> EXERCISE OBJECTIVE:
The lines to be copied run from the one containing "Of the things" to the end of the material below; reproduce them exactly, including both ends, and nothing more.

"""

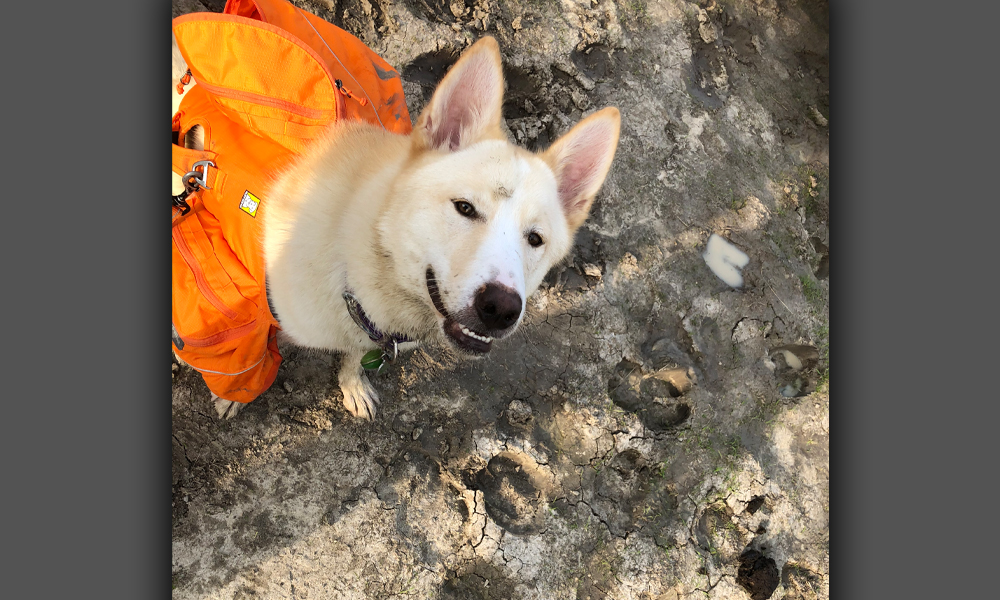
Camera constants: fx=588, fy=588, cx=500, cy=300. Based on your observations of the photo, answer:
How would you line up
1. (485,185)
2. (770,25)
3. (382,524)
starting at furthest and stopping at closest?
(770,25)
(382,524)
(485,185)

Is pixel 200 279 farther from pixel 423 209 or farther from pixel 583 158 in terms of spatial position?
pixel 583 158

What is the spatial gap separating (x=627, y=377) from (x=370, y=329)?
815 mm

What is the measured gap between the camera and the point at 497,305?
1182mm

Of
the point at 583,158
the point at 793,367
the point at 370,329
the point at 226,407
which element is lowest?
the point at 226,407

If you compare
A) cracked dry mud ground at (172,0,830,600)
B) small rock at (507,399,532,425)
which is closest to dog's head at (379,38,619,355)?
cracked dry mud ground at (172,0,830,600)

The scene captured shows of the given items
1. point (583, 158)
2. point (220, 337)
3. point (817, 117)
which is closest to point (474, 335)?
point (583, 158)

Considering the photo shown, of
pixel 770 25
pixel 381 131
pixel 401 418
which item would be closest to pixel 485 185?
pixel 381 131

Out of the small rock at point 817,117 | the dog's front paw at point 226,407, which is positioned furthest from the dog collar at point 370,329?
the small rock at point 817,117

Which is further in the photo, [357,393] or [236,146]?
[357,393]

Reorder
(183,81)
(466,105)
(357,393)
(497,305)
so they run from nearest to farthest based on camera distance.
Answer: (497,305)
(466,105)
(183,81)
(357,393)

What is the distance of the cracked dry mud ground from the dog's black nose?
2.07 ft

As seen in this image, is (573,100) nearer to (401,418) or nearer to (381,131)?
(381,131)

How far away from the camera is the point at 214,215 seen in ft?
4.87
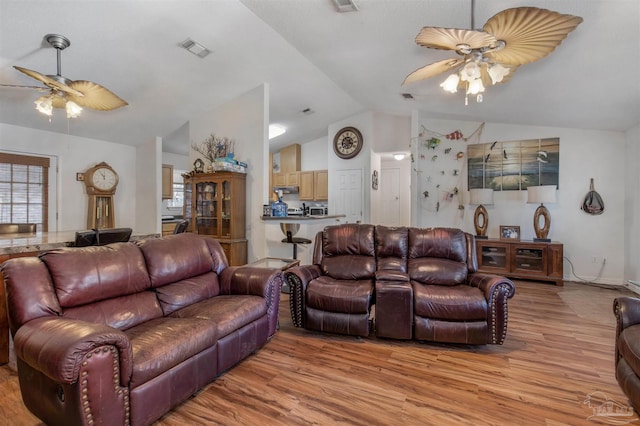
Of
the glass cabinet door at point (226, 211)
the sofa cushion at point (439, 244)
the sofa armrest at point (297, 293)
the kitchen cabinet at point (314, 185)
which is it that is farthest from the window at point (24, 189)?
the sofa cushion at point (439, 244)

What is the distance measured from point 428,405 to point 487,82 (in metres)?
2.66

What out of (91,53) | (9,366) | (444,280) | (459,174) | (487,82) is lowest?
(9,366)

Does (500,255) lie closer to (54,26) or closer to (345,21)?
(345,21)

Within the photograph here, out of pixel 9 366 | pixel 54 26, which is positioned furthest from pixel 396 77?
pixel 9 366

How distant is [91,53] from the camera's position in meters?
3.13

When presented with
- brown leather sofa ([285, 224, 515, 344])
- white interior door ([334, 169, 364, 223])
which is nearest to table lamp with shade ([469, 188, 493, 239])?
white interior door ([334, 169, 364, 223])

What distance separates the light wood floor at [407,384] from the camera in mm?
1702

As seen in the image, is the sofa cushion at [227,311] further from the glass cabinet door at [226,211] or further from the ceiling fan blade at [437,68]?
the ceiling fan blade at [437,68]

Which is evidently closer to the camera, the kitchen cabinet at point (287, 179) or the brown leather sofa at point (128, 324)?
the brown leather sofa at point (128, 324)

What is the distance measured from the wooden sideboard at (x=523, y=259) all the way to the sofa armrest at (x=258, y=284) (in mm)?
3859

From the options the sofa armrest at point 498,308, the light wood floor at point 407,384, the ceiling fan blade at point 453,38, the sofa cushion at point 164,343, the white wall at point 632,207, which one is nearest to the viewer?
the sofa cushion at point 164,343

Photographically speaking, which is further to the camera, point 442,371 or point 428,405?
point 442,371

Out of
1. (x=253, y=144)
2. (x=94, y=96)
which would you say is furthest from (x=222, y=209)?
(x=94, y=96)

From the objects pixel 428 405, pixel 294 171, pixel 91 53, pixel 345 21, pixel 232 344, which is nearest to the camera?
pixel 428 405
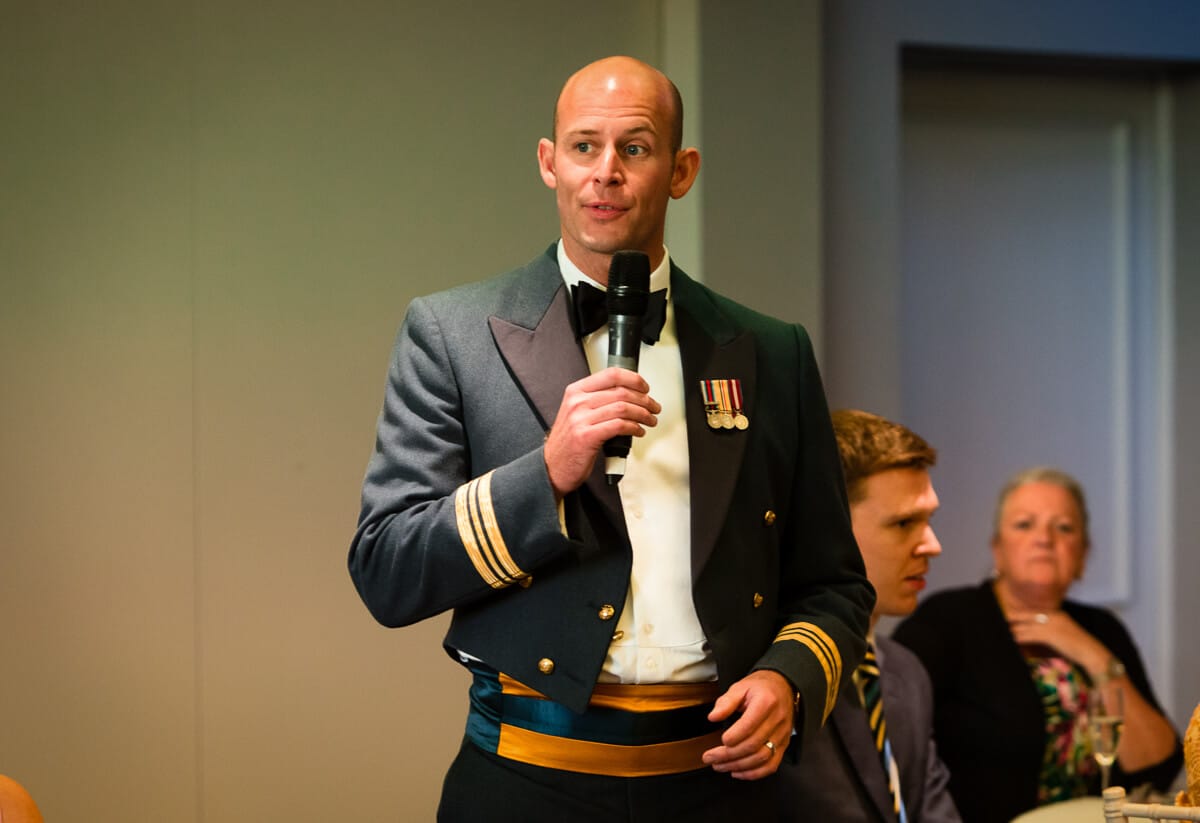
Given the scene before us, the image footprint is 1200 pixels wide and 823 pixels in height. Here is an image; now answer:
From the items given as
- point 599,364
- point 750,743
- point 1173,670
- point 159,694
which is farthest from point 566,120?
point 1173,670

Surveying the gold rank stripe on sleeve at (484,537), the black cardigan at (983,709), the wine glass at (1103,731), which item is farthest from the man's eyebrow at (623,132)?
the black cardigan at (983,709)

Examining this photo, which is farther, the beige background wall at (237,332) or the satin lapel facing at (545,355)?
the beige background wall at (237,332)

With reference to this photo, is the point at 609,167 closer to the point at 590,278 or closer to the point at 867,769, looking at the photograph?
the point at 590,278

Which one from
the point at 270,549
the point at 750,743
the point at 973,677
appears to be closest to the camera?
the point at 750,743

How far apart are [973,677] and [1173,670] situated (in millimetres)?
1538

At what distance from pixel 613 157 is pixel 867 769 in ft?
3.53

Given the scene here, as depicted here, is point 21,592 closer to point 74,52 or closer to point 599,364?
point 74,52

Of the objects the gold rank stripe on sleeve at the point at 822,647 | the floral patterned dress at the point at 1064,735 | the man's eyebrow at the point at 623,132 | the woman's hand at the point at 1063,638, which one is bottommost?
the floral patterned dress at the point at 1064,735

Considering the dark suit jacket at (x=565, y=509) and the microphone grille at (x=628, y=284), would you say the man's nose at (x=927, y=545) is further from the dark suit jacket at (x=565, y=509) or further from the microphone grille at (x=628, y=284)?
the microphone grille at (x=628, y=284)

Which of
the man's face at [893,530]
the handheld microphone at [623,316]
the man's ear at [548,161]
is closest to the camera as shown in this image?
the handheld microphone at [623,316]

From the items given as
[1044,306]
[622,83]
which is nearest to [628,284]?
[622,83]

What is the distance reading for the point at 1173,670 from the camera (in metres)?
4.09

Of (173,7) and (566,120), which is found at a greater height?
(173,7)

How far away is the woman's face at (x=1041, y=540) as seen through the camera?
308 cm
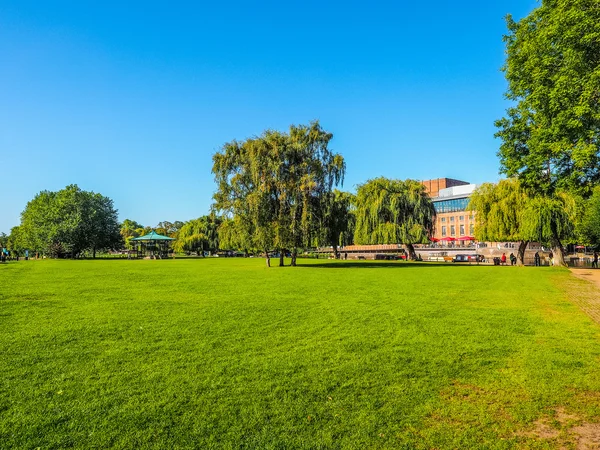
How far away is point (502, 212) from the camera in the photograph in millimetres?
38406

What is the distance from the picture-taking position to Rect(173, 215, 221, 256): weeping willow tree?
89.1m

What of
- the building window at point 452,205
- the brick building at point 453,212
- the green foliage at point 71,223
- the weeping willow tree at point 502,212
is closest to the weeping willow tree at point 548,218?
the weeping willow tree at point 502,212

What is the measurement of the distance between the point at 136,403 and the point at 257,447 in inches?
67.1

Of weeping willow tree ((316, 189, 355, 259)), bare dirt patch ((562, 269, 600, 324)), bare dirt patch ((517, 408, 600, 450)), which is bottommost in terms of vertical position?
bare dirt patch ((517, 408, 600, 450))

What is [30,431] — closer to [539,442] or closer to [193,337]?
[193,337]

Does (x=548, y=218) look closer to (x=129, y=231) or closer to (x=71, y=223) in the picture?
(x=71, y=223)

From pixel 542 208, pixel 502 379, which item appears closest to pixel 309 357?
pixel 502 379

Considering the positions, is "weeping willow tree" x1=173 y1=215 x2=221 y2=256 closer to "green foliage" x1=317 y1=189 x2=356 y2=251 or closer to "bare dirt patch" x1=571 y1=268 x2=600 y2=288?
"green foliage" x1=317 y1=189 x2=356 y2=251

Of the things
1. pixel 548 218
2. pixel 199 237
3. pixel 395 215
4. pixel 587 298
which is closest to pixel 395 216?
pixel 395 215

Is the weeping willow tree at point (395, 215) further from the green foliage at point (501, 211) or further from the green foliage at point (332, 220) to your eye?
the green foliage at point (332, 220)

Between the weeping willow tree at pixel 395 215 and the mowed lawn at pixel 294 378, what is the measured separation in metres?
36.6

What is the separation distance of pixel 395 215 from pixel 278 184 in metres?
18.9

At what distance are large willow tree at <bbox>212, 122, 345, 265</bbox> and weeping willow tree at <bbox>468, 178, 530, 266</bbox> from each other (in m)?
15.4

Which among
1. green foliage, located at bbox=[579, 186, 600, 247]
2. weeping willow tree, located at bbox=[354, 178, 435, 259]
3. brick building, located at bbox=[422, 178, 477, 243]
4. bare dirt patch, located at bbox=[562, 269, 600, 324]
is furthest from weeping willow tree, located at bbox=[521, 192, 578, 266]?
brick building, located at bbox=[422, 178, 477, 243]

"""

> RESULT FOR THIS EXERCISE:
Of the things
1. pixel 548 218
2. pixel 199 237
3. pixel 395 215
4. pixel 587 298
which is closest to pixel 395 216?
pixel 395 215

Is the weeping willow tree at point (395, 215) further from the green foliage at point (501, 211) or further from the green foliage at point (332, 220) to your eye?
the green foliage at point (332, 220)

Between the weeping willow tree at pixel 395 215 and the mowed lawn at pixel 294 378, what is the measured separation in metres?
36.6

What is the separation distance of pixel 395 215 from pixel 278 184 in metres?
18.9

At what distance are large willow tree at <bbox>212, 122, 345, 265</bbox> and weeping willow tree at <bbox>468, 178, 530, 266</bbox> from each other (in m)?
15.4

Which among
1. green foliage, located at bbox=[579, 186, 600, 247]
2. weeping willow tree, located at bbox=[354, 178, 435, 259]
3. brick building, located at bbox=[422, 178, 477, 243]
4. bare dirt patch, located at bbox=[562, 269, 600, 324]
is furthest from weeping willow tree, located at bbox=[521, 192, 578, 266]?
brick building, located at bbox=[422, 178, 477, 243]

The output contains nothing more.